All of these technical teams will naturally try to combine their daily work with anything that comes in as a case from an escalated ticket.

How do you keep a team of developers focused on their work, minimizing context switching and at the end reducing the noise from escalations? 

With Suptask there are clever ways to solve this using the structure of Slack channels and properly designed ticketing forms. 

Each ticket form can be reached from several channels but can only be remediated in one single channel where the responding team is. By creating a structure of several responding channels you can easily have the topics of submitted tickets isolated to its own channel. 

People from the team are then invited to the channel where the ticket they should focus on remediating shows up. 

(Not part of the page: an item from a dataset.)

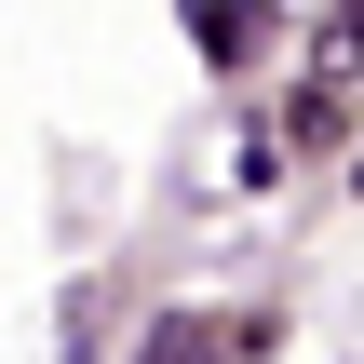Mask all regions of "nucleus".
<instances>
[{"label": "nucleus", "mask_w": 364, "mask_h": 364, "mask_svg": "<svg viewBox=\"0 0 364 364\" xmlns=\"http://www.w3.org/2000/svg\"><path fill=\"white\" fill-rule=\"evenodd\" d=\"M351 68H364V0H338V14H324V54H311V95H297V135H324V122H338Z\"/></svg>", "instance_id": "f257e3e1"}]
</instances>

Leading to less notifications inside of Slack, less noise in general and a much better focus. This is what contributes to the Developer Experience (DX), where products are built to further focus on those teams building and what they really need in their day-to-day work.

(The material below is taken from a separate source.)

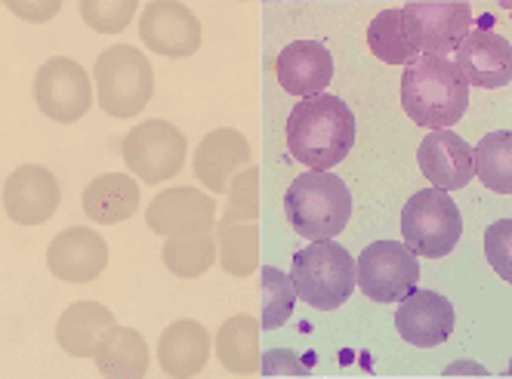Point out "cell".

Team-to-team co-operation with instant communication


The time it takes to get a resolution on a ticket is directly impacting the customer satisfaction rate. With an accurate reply and a fast resolution time on a ticket, you directly impact the customer satisfaction in a positive way. 

Faster handling time on a ticket is a major factor that keeps your customers happy within the ticketing process. How the correlation looks with the handling time can sometimes be referred to as Cost per Ticket where MetricNet shares some great insights on this topic together with the variables building this up. 

One of the most critical parts of a fast resolution time is to push down the time it takes to handle escalations and to gain knowledge from each escalation to spread it within the team. 

Escalations will happen and the way you have structured the process is what will impact the customers satisfaction at the end. 

The number one phase you want to optimize for escalations is communication. 

By aligning your teams closer to each other and enabling instant communication, you will automatically have a naturally fast escalation process. 

Escalations often come down to sharing information, hence why communication of all details back and forth will be critical. 

When using Slack, your teams are already closely aligned. They can contact each other easily, there is a structure of channels for certain topics and the efficiency of threads helps communication flow within a channel. 

This is one of the main reasons why Suptask is built to provide a ticketing experience closely aligned with all of your teams directly on Slack.